The rumble of grinding rock around them was now continuous
and nerve-shattering.
Campbell helped Ennis lower Ruth’s
unconscious form into the water.
“Keep your hand over her nose
and mouth!” cried the inspector. “Come
on, now!”
Sturt went first, his face pale in
the searchlight beam as he dived under the rock mass.
The tidal current carried him out of sight in a moment.
Then, holding the girl between them,
and with Ennis’ hand covering her mouth and
nostrils, the other two dived. Down through the
cold waters they shot, and then the swift current
was carrying them forward like a mill-race, their
bodies bumping and scraping against the rock mass
overhead.
Ennis’ lungs began to burn,
his brain to reel, as they rushed on in the waters,
still holding the girl tightly. They struck solid
rock, a wall across their way. The current sucked
them downward, to a small opening at the bottom.
They wedged in it, struggled fiercely, then tore through
it. They rose on the other side of it into pure
air. They were in the darkness, floating in the
tunnel beyond the block, the current carrying them
swiftly onward.
The walls were shaking and roaring
frightfully about them as they were borne round the
turns of the tunnel. Then they saw ahead of them
a circle of dim light, pricked with white stars.
The current bore them out into that
starlight, into the open sea. Before them in
the water floated Sturt, and they swam with him out
from the shaking, grinding cliffs.
The girl stirred a little in Ennis’
grasp, and he saw in the starlight that her face was
no longer dazed.
“Paul ”
she muttered, clinging close to Ennis in the water.
“She’s coming back to
consciousness the water must have revived
her from that drug!” he cried.
But he was cut short by Campbell’s
cry. “Look! Look!” cried the
inspector, pointing back at the black cliffs.

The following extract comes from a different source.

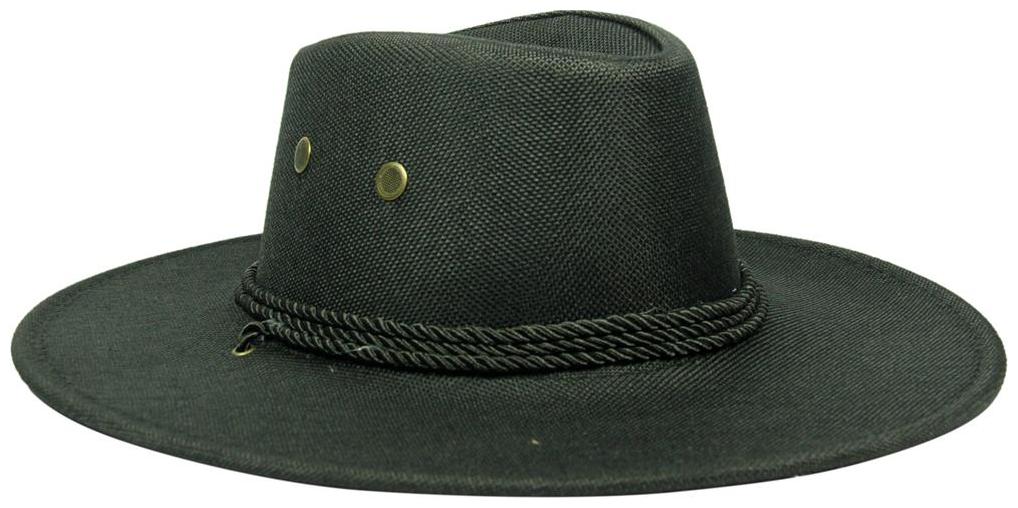 

FabSeasons Casual Long Brim Hat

In the starlight the whole cliff was
collapsing, with a prolonged, terrible roar as of
grinding planets, its face breaking and buckling.

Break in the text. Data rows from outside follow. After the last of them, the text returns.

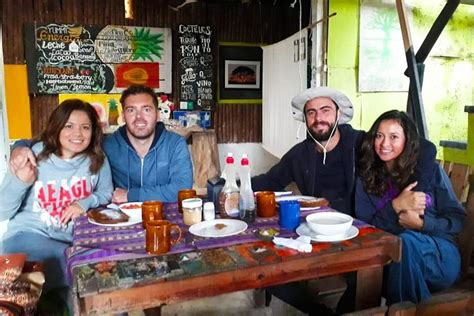PATHWAYS GUATEMALA TOURS (2026) All You Need to Know BEFORE You Go ...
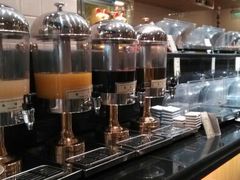 android_upload_pic-松子料理(亮马桥店)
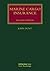 Marine Cargo Insurance by John Dunt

The waters around them boiled furiously, whirling them
this way and that.
Then the waters quieted. They
found they had been flung near a sandy spit beyond
the shattered cliffs, and they swam toward it.
“The whole underground honeycomb
of caverns and tunnels gave way and the sea poured
in!” Campbell cried. “The Door, and
the Brotherhood of the Door, are ended for ever!”